In response, several Western states (Washington, Oregon, California, New Mexico)
pass corporate-responsibility laws, as do Wisconsin, Minnesota, Illinois, and
Michigan in the Midwest, and Massachusetts, Vermont, Maine, and New York in
the Northeast. Many corporations flee to unregulated states, especially in the
South (Alabama, Mississippi, Louisiana, and Texas) and the Southeast (North
and South Carolina, Virginia, Kentucky, and Tennessee). They do this rather
than go abroad because most foreign options have become either too risky or
uneconomic -- wages are too close to US norms, local infrastructure is inadequate,
or production costs are too high.
Between these two main groups of states, political polarization grows rapidly.
Corporate-driven governments in "Free-market" states encourage bigotry
to prevent organizing; whites are racially mobilized via fundamentalist churches
as well as local and regional media. "Fascist realism" becomes the
dominant media style, including both pseudo-historical docudrama with racist
and antisemitic themes and live audience-participation witch hunts against dissidents
and queers. "Traditional values" -- capitalism, patriarchy, racial
hierarchy, and mindless obedience -- saturate the informational environment.
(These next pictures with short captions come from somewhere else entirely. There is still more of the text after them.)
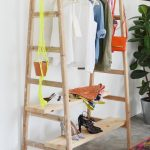 22 Diy Ladder Repurpose Ideas, serve multi-purposes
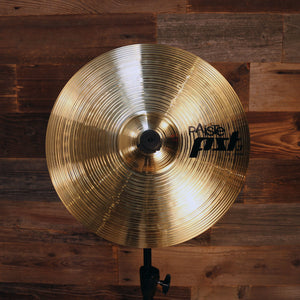 "PAISTE 16"" PST 3 CRASH CYMBAL"
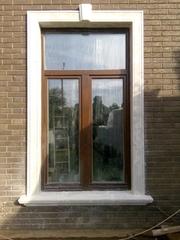 Обрамление окна из искусственного мрамора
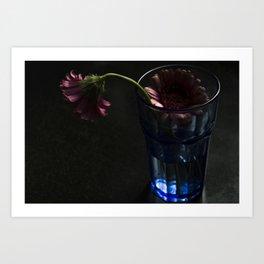 Blooming Gerbera Flower Art Print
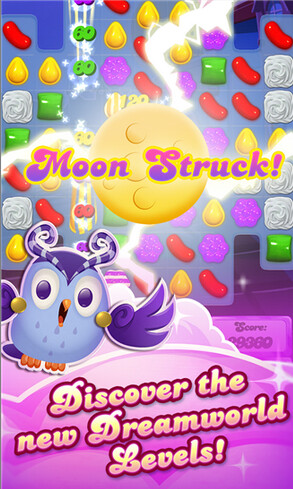 Candy Crush Saga now available for Windows Phone handsets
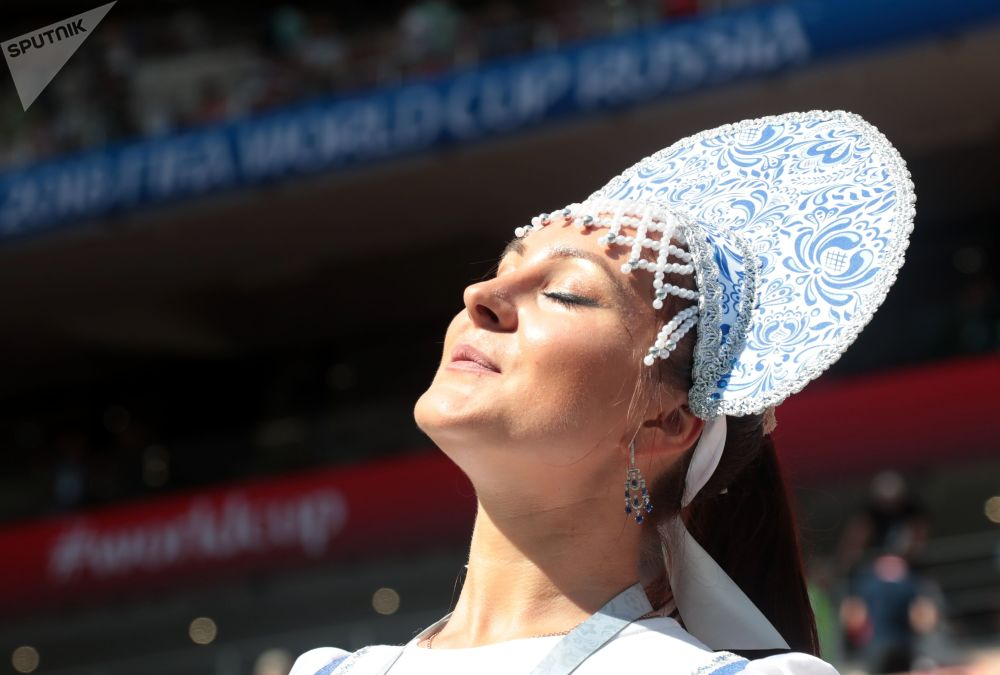Russian Kokoshnik: FIFA Football Fans Love Wearing Traditional Headdress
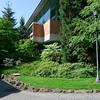 Rhododendron garden-1000052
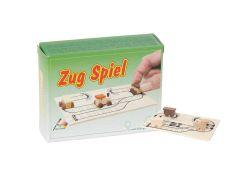 Knobelspiel/GeduldspielTaschenpuzzle Das Zug-Spiel
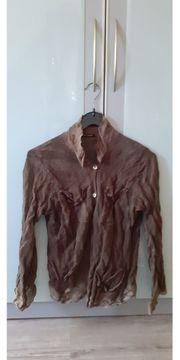 Transparente braune Bluse von Luisa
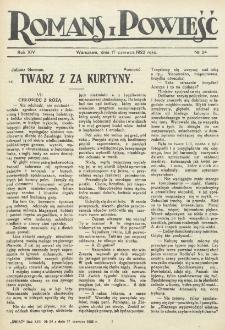 Romans i Powieść. R. 14, nr 24 (17 czerwca 1922)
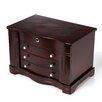 Mele & Co. Rita Locking Jewelry Box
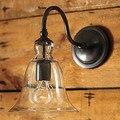 Стеклянный абажур и металлический кронштейн Лофт промышленный винтажный настенный светильник Эдисона для дома настенный светильник Беспл...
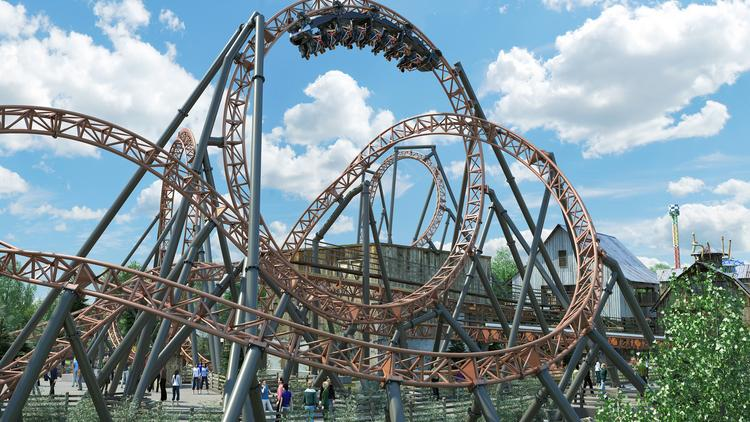 Carowinds plans largest expansion ever with new roller coaster, dorm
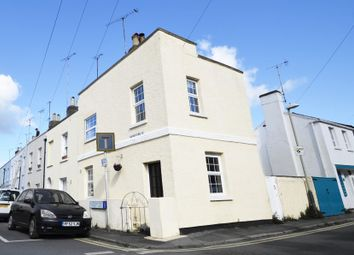 Thumbnail 2 bed town house to rent in Sandford Street, Cheltenham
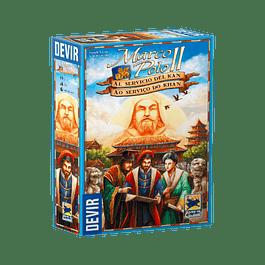 Marco Polo II - Al Servicio del Kan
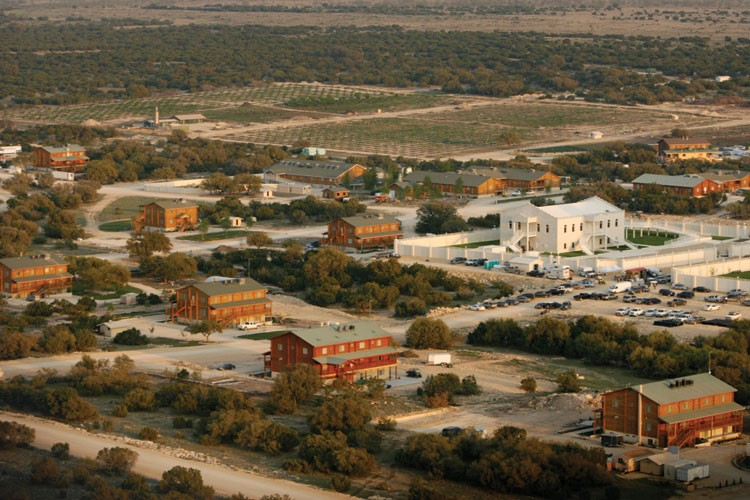 The FLDS' Yearning For Zion ranch compound, near Eldorado, Texas, was the scene of some of the polygamy-related crimes for which Warren Jeffs and other sect leaders were convicted.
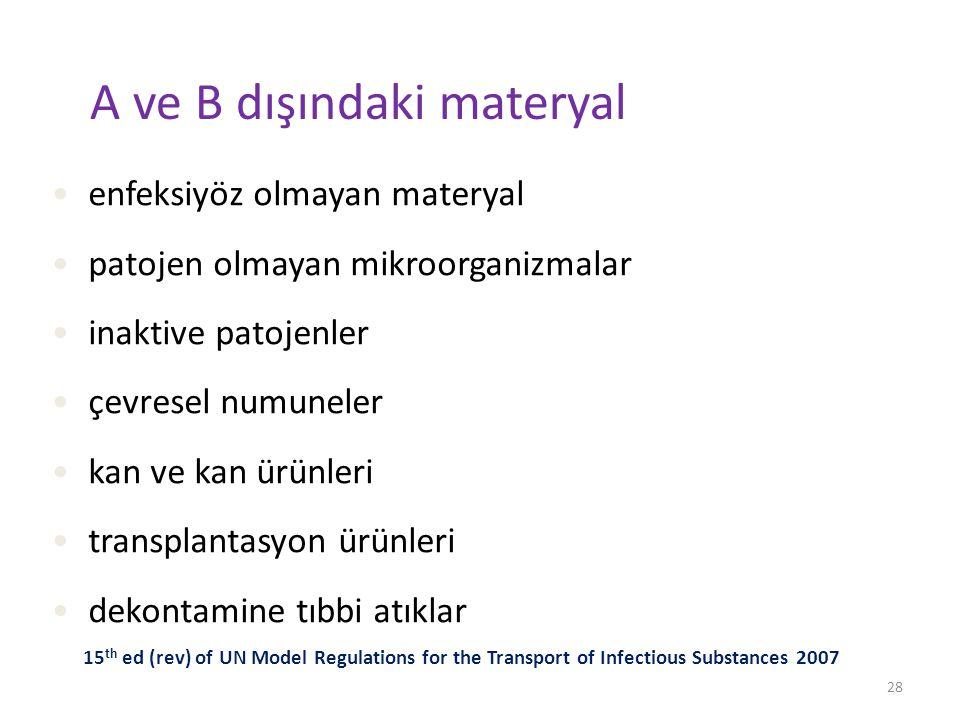A ve B dışındaki materyal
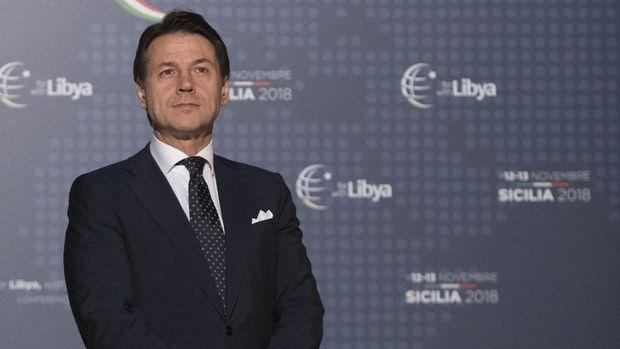 İtalya'dan Türkiye'nin Libya Konferansı'nı terk etmesiyle ilgili açıklama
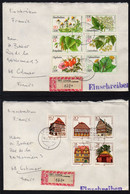 RDA - DDR / 1978  - 2 LETTRES RECOMMANDEES POUR COLMAR (ref 6787) - Briefe U. Dokumente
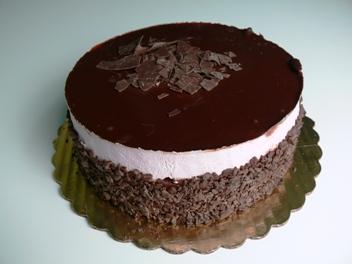 Veniero Chocolate Fudge Mousse Cake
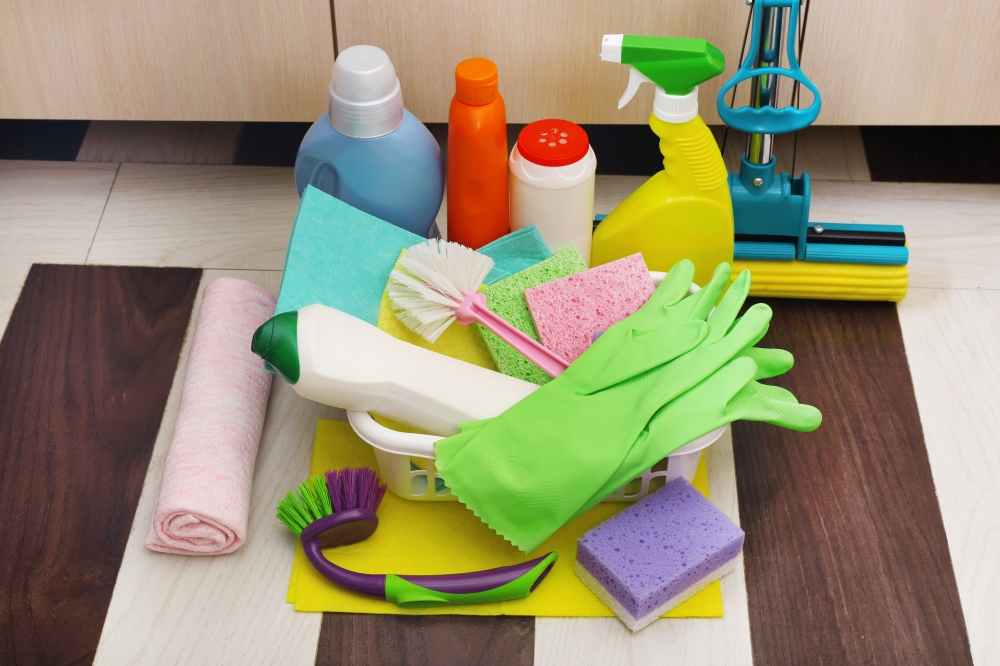 Melbourne Kitchen Cleaning Products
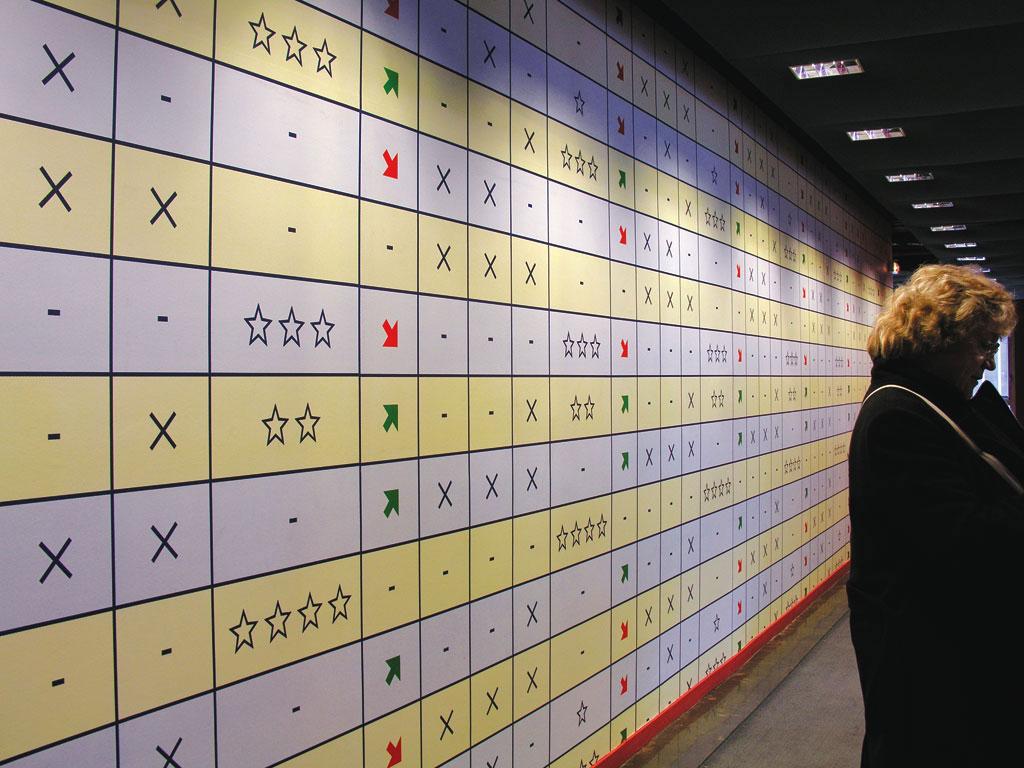 Claude Closky, 'Up & Down', 2004, wallpaper, four color silkscreen, Centre Pompidou offices, Paris. Architecte: Frédéric Druot..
Countering the official media are clandestine ops and feeds, graffiti, posters,
semi-underground concerts and poetry performances. Churches -- black Protestant
in the South, Catholic in the Southwest -- also become crucial centers of opposition
because of the legal protection still afforded them.
By contrast, governments in "Green" states are backed by coalitions
of Green parties and local environmental issue groups, women's and gay groups,
African-American and Latino organizations (though not the extreme-nationalist
groups) and the remains of the unions. They are joined by "progressive"
industrialists and businesspeople: credit unions and co-ops, recyclers, soft-energy
entrepreneurs (solar engineers, windfarmers), bioengineers involved in earth-restoration
projects, some computer companies, organic food producers and retailers. Public-access
cable networks expand, rebroadcasting community-made ops and feeds. As neighborhood
groups multiply, they create frequent street carnivals, with music, costumes,
and masks, that invade downtown office buildings and other workplaces. There
is spontaneous poetic oratory on street corners, often involving costume, sometimes
electronic "special effects"; troubadours, rappers, and ranters circulate
everywhere. Wild murals are painted on abandoned or squatted buildings. People
begin making their own clothes and adding neoprimitivist or baroque ornamentation
to their houses.
Both sets of states develop informal federative ties with each other, providing
mutual aid of various sorts. Free-market states share databases of "subversives,"
organizers, and homosexuals and send police and National Guard reinforcements
to each other as needed. A fascist coalition forms, subsidized by some of the
TNCs, which provides financial aid to "conservatives" in Green states
seeking to depose what they call "rosebud" (pink-and-green) majorities.
In Green states, barter and other arrangements develop to deal with scarcities
caused by corporate flight. There are modest low-interest development loans
from better-off states to poorer ones. Neighborhood self-help and other grassroots
groups dealing with housing, pollution, and education multiply and get coordinated
across state lines, helped in some cases by radicals in local government.
Workers in Green states seize workplaces being shut down by fleeing corporations,
initially to hold them to ransom, again often with the tacit or even open support
of local government. Some of these workplaces -- light engineering and electronics
plants, food production and distribution centers, and so on -- the workers begin
operating themselves. Others are simply shut down as useless toxic pestholes.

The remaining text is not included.